• Exercise 1
List each country or city named in the piece on wigs and the human hair trade.
• Exercise 2
From the piece on wigs and the human hair trade, extract the passage between "The other day, I" and "sell their tresses.", inclusive.

• Document
╔══

The other day, I stumbled upon a very interesting article on The Economist on how Nigeria fuels the global demand for human hair. According to the article, Nigeria shipped more than 3,600 tonnes of hair in 2018. A hair trader in Myanmar, the world’s fourth largest hair exporting country said he knows when the economy is bad because more women turn up at his shop to sell their tresses.
Anytime I read these articles or watch documentaries of how poor women sell their hair so that we can wear them in Nigeria, I will be honest it makes me feel really bad. On the other hand, it is an economic opportunity for these women. This world is unfair.
The simple reason why most people wear wigs in Nigeria is that it is very convenient. You put it on to work/school and when you get home you remove it. But why is our own hair not convenient? The truth is many of us were not taught to love our hair from the start. We always had to “make” our hair. As children we made our hair for special occasions like Christmas, we braided with extensions or put relaxers on our hair. Although the natural hair movement is thriving in Lagos, wigs are still what 90% of Nigerian women turn to, including those who are natural. It is just really convenient.

╚══

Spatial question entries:

╔══

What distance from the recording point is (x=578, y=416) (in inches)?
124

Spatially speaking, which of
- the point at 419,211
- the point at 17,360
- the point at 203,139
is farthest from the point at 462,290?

╚══

• Written response 1
Nigeria, Myanmar, Lagos

• Written response 2
The other day, I stumbled upon a very interesting article on The Economist on how Nigeria fuels the global demand for human hair. According to the article, Nigeria shipped more than 3,600 tonnes of hair in 2018. A hair trader in Myanmar, the world’s fourth largest hair exporting country said he knows when the economy is bad because more women turn up at his shop to sell their tresses.